_Testo fornito_.
__________
La
sentenza n. 20814/2019 della IV Sezione Penale della Cassazione fornisce importanti chiarimenti in merito ai presupposti di validità dell’accertamento effettuato a mezzo etilometro.
Un uomo era stato condannato, sia in
primo grado che in
appello, per il
reato di cui all'art.
186 del C.d.S. , comma 2, lett. b) e comma 2
sexies, alla
pena (sospesa) di mesi 6 di
arresto ed euro 2.000,00 di
ammenda, con la sanzione accessoria della sospensione della patente di guida per un anno e la
confisca dell'autoveicolo di sua
proprietà.
Avverso la sentenza di secondo grado il
difensore dell'
imputato proponeva
ricorso per cassazione, basato su un solo motivo. In particolare, egli deduceva violazione di legge e vizio di
motivazione, sostenendo che erano state eseguite due misurazioni con esiti contrastanti. Infatti la prima evidenziava un tasso alcolemico di 1,65 g/l; il secondo di 1,67 g/l.
__________
_Dati_.
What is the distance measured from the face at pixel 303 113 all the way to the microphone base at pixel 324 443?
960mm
__________
_Consegna 1_. Secondo il testo fornito, per quanto tempo è stata sospesa la patente di guida dell'uomo?
_Consegna 2_.
Le affermazioni seguenti concordano con il testo fornito? Per ciascuna rispondi sì o no e cita le parole decisive del testo.
(a) L'uomo era stato condannato soltanto in primo grado.
(b) Il ricorso per cassazione si basava su un solo motivo.
(c) La pena di arresto era di mesi 6.
_Consegna 3_. Quali sono tutte le pene e le sanzioni inflitte all'uomo secondo il testo fornito?
I dati non hanno alcun ruolo in questo lavoro.

_Risposta finale 1_. Per un anno.

_Risposta finale 2_.
(a) No: "sia in primo grado che in appello".
(b) Sì: "basato su un solo motivo".
(c) Sì: "pena (sospesa) di mesi 6 di arresto".

_Risposta finale 3_.
- Mesi 6 di arresto (pena sospesa)
- Euro 2.000,00 di ammenda
- Sospensione della patente di guida per un anno
- Confisca dell'autoveicolo di sua proprietà